- Short exercise
Convert the rows below into a Markdown table with the columns "Number" and "Text," putting each line in its own table row and skipping blank lines. Leave the pictures out of the table.

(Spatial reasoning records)
+ + + + + + +
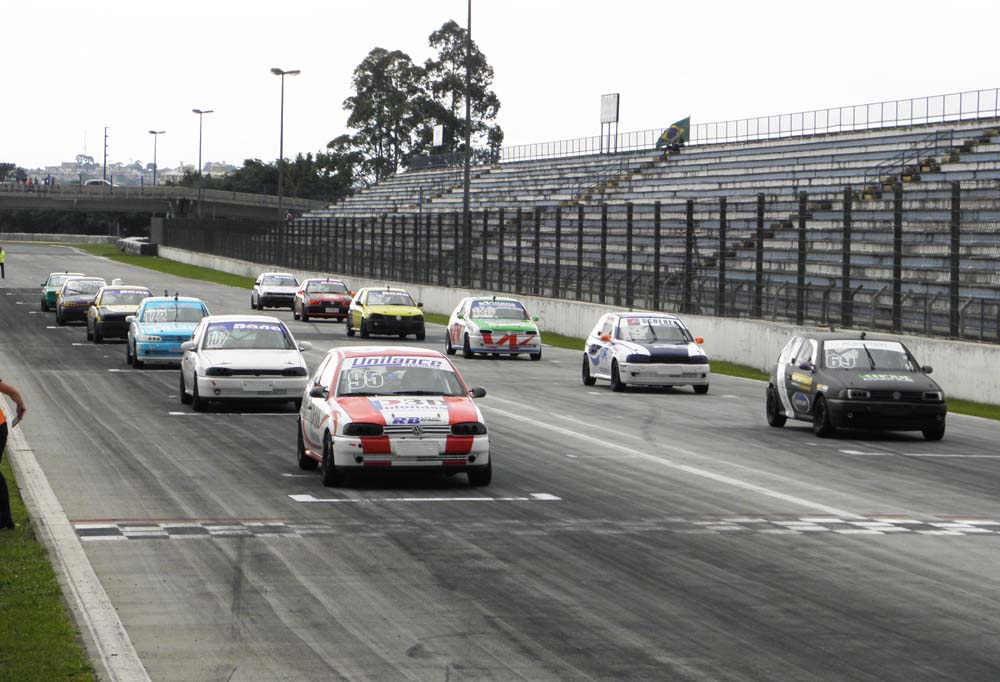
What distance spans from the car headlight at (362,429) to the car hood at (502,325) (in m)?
21.7

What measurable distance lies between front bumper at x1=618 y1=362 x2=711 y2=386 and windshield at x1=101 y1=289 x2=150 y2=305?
15.6 meters

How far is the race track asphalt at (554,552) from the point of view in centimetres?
898

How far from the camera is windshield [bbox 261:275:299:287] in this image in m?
59.6

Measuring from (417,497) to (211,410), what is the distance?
9.12 meters

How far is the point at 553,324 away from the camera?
48.9 m

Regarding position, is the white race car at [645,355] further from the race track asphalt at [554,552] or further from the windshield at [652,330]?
the race track asphalt at [554,552]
+ + + + + + +
- Solved problem
| Number | Text |
|---|---|
| 1 | What distance spans from the car headlight at (362,429) to the car hood at (502,325) (in m)? |
| 2 | 21.7 |
| 3 | What measurable distance lies between front bumper at x1=618 y1=362 x2=711 y2=386 and windshield at x1=101 y1=289 x2=150 y2=305? |
| 4 | 15.6 meters |
| 5 | How far is the race track asphalt at (554,552) from the point of view in centimetres? |
| 6 | 898 |
| 7 | How far from the camera is windshield [bbox 261:275:299:287] in this image in m? |
| 8 | 59.6 |
| 9 | Measuring from (417,497) to (211,410), what is the distance? |
| 10 | 9.12 meters |
| 11 | How far is the point at 553,324 away from the camera? |
| 12 | 48.9 m |
| 13 | Regarding position, is the white race car at [645,355] further from the race track asphalt at [554,552] or further from the windshield at [652,330]? |
| 14 | the race track asphalt at [554,552] |